The Essence of Viennese Music. Opera, operetta and dance ... © 2004 Chesky Records Inc

What extraordinary creatures we are. The odd conceit of waiting for Schoenberg before announcing a Second Viennese School seems more than usually perverse after listening to this disc. The first of the Strausses began delighting us before Beethoven was cold in his grave, and Emmerlich Kalman survived until the coronation of our own dear Queen Elizabeth. If it be thought that the Second School only waltzed or cotilloned, Brahms can be thrown in for a little symphonic weight, and Richard Strauss to show that operetta might sometimes become opera. Schoenberg and co must be patient and just wait till their historical position is more settled.

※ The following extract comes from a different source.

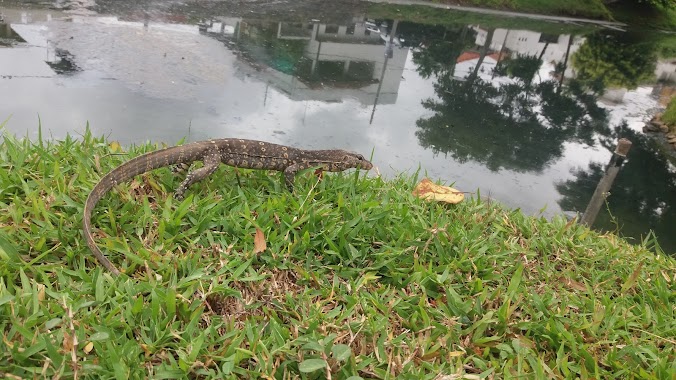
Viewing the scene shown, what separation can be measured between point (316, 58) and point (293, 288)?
805cm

It is a rare treat to hear the Radetsky March without the clapping and stamping that always drown it out in any Viennese performance. Strauss senior wrote it in 1848, not long before his death, when he staunchly supported law and order in that year of quasi-democratic stirrings. Radetsky had done his stuff against Napoleon, marched into Paris almost hand in hand with the tsar of Russia, and then been promoted towards obscurity to save the expense of implementing his army reforms. His men continued to idolise him, and so did Strauss senior, who has given him a stirring immortality among the ungrateful Viennese [listen -- track 3, 0:00-1:08].